Un Bébé géant. Je soupçonne Frédéric Brandon d’être tout à fait ce Bébé qui nous habite tous encore plus ou moins. Un Bébé de 40 ans, déguisé en peintre. Un Bébé au métier accompli qui, peut-être pour la première fois dans l’histoire de la peinture, nous livre sans défense à ce moment monstrueux et magnifique : l’Humanité surprise nue comme la vérité ( mais nullement gênée ! ) tandis qu’à l’aube de soi, elle se mire dans la source naissante de sa conscience. 

L’ enfance de l’art en quelque sorte : voilà ce qu’est, dans son résultat concret, cet amour qui nous gouverne. Fantastique « mécanique » de chair rose programmée pour survivre – rien de plus – ! et ce fragile colosse amène l’enfant qui est en nous à la curiosité d’une iconographie teintée d’éternité. Les Bébés de Brandon, avec leur univers de jouets artificiels et leur nid de verdure, c’est la petite enfance quand elle renonce, – le temps d’un éclair, dans notre dos ! - au masque du mignon sous lequel elle camouflait sa force. Alors, elle s’avoue dans son impavidité ambiguë et disons-le, quasi terrifiante : celle que donne la formidable assurance de vivre dans une sphère où l’Amour de l’Autre et l’Amour de Soi ne sont pas en conflit. 

En attendant, Bébé prospecte l’avenir d’un regard froid, le pouce dans la bouche jusqu’à la garde ! Il observe… Il désire… Il sourit pour charmer. Il pleure pour déranger. Autant qu’il le faudra mais pas une seconde de plus : là est sa puissance. Il marche, il s’éveille : là est notre faiblesse. Ce qui explique sans doute qu’on ne puisse regarder ces tableaux splendides sans être ébranlé. Brandon frappe au dessous de la ceinture avec une souveraine et pudique élégance. Car, incapable encore de voiler sa présence et de déguiser sa pensée, non « éduqué » ne parlant pas le langage de « l’adulte », Bébé est en prise directe sur le monde et tous ses problèmes se ramènent à une simple alternative : vaincre ou être vaincu. Jouir ou être frustré. Et comme tout lui est prétexte à jouissance… 

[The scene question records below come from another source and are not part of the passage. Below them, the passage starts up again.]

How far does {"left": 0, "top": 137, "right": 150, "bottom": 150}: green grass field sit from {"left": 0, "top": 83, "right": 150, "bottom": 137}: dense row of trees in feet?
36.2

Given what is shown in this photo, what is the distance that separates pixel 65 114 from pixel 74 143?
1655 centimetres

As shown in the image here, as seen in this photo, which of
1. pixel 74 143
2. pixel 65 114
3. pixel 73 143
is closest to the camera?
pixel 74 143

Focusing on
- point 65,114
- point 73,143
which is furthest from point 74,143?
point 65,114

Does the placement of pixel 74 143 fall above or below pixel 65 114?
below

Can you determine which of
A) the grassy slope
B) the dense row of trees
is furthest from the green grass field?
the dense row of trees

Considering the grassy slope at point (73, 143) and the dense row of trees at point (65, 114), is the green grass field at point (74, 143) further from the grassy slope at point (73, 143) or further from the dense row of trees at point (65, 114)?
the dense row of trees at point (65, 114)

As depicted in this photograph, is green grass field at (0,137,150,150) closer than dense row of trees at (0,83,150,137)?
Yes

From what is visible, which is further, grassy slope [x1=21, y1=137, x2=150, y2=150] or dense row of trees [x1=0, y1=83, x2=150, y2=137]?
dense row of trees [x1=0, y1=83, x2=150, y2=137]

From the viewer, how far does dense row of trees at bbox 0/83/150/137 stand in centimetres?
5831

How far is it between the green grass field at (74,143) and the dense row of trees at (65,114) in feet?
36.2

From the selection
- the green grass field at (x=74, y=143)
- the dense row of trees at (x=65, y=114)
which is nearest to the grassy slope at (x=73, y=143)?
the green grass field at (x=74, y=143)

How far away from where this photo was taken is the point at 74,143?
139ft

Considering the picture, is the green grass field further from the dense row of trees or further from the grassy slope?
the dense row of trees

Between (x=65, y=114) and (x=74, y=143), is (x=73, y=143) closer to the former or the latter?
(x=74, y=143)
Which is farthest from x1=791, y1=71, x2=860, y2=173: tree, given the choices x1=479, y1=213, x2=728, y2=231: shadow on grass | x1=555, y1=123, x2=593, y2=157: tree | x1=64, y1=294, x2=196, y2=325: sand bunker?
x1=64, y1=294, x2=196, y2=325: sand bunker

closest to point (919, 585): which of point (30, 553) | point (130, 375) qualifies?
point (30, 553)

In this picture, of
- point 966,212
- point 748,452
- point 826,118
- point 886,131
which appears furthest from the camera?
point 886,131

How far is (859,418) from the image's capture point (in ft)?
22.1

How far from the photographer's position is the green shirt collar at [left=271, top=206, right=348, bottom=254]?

Fabuleux et tendre égoïsme du Jardin d’Eden où Bébé déambule, au sein d’une durée d’avant le péché Originel : notons que le Péché, Bébé assis dans le giron de Mère-Nature s’applique à le découvrir. Regardez avec quelle minutie, quelle obstination il pénètre le secret des cubes, des téléphones, des petits bulldozers de bois peints : il a compris d’instinct que « petit cube deviendra grand et petit bulldozer aussi »… Le mérite, réellement miraculeux, de ces toiles, c’est de ne pas avoir eu besoin d’une autre dialectique : l’enfance y est peinte avec ses propres matériaux. On dit que le sommet de l’Art consiste à rendre la vérité inoubliable. Si tant est que ce soit vrai, les Bébés de Brandon nous confrontent à une espèce d’Everest. Quelle est cette vérité, qui réclame pour être envisagée un courage certain ? C’est qu’en ce monde, il se pourrait bien que la notion d’adulte soit une fiction, la vie n’est-elle pas là, plus qu’en nous, dans ces Bébés géants qui vieillissent et s’ engendrent malgré tous les obstacles, à travers les siècles des siècles ? Le peintre nous jette au visage cette évidence avec une joie sereine, effrayante et attirante, forte et grave : ce qu’Éluard appelait le Phénix. 

Pour Brandon, il est clair que le Phénix, c’est son fils, c’est lui-même, c’est l’Irrésistible !… 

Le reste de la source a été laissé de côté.